DirectX 12: The future of it within the console gaming space (specifically the XB1)

he speaks from the experience of working with low level api's like dx12 and vulkan, and he clearly has developers close to him that are writing code for both and for consoles.. ... so I tend to listen to him ...

Also he definitely sounds like an approved spokesperson for AMD HW, on numerous times AMD have called him out in agreement with his observations ..

He or is team did wrote on Mantle (although one Demo, Star Swarm, isn't really a lot of experience). But I doubt he ever used Vulkan.
As for the team writing code for consoles... They are... Using the same API as in PC.
But how can they compare with the performance of older APIs if they never used them?
Besides, wasn't Wardell that said Microsoft, AMD and Nvidia were hiding the true benefits of DX 12? The creators and most interested parts on DX 12 were hiding it's benefits... shure, shure!
 
He or is team did wrote on Mantle (although one Demo, Star Swarm, isn't really a lot of experience). But I doubt he ever used Vulkan.
As for the team writing code for consoles... They are... Using the same API as in PC.
But how can they compare with the performance of older APIs if they never used them?
Besides, wasn't Wardell that said Microsoft, AMD and Nvidia were hiding the true benefits of DX 12? The creators and most interested parts on DX 12 were hiding it's benefits... shure, shure!
Not just a demo, but engine and a demo for that engine, and now a game on that engine.
 
Everything about DX12 is fully revealed. There are no more hidden secrets anymore, and we are left with a lot of speculation on what the API means for performance progression; we are waiting to see how these developers leverage these new tools.

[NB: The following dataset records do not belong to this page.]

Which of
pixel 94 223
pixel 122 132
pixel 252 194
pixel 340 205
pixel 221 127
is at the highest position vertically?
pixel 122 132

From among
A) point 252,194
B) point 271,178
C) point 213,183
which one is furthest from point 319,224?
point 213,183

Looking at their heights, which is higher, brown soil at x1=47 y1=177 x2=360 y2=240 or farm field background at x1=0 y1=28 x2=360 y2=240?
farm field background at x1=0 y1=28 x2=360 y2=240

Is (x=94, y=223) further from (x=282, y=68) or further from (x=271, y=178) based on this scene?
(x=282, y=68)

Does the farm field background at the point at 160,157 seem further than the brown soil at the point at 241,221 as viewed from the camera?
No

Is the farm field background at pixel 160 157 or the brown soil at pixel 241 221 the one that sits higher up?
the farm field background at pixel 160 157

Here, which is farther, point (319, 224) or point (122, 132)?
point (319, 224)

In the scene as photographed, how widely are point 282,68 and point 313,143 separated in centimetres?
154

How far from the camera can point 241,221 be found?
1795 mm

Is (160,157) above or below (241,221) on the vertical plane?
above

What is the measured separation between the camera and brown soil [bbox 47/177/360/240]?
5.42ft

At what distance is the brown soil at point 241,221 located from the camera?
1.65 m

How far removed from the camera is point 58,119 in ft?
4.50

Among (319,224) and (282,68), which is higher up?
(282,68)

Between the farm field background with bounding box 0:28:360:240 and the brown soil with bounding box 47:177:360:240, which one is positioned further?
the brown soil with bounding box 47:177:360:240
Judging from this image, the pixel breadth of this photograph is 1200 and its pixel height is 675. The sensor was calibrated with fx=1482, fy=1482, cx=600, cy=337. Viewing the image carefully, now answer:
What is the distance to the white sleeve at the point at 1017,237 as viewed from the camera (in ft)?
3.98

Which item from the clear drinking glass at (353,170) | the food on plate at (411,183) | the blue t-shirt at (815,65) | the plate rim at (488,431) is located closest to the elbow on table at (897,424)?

It is far too early to suggest the performance points of DX12 are known when every benchmark of GPU utilization only looks at the 3D engine of a GPU; which is all encompassing of every aspect of the GPU. Even in straight 3D engine utilization metrics we see that DX12 outpaces DX11 by measurable points. However, these utilization benchmarks do not measure the utilization of the Copy engine and the Async Engine, which can run in parallel of the 3D engine. Until new tools are released, it's extremely difficult to gauge how far some of these GPUs can go when they are running software made specifically to leverage all of DX12s features.

It should be clear that running Copy and Async engine in parallel (as opposed to just running it all through 3D engine) will likely move bottlenecks for certain GPUs because the access patterns for memory can now change. And because of that we have little insight into it's future performance of existing hardware, at the very least I doubt anyone here could properly put a percentage point on how much better DX12 will improve for Xbox One for every single circumstance. We will just need to wait and see.
 
He or is team did wrote on Mantle (although one Demo, Star Swarm, isn't really a lot of experience). But I doubt he ever used Vulkan.
As for the team writing code for consoles... They are... Using the same API as in PC.
But how can they compare with the performance of older APIs if they never used them?
Besides, wasn't Wardell that said Microsoft, AMD and Nvidia were hiding the true benefits of DX 12? The creators and most interested parts on DX 12 were hiding it's benefits... shure, shure!


Stardock and Oxide games, he's part of both, are using the low level api's .. its pretty clear he has access to people that understand the api's deeply ...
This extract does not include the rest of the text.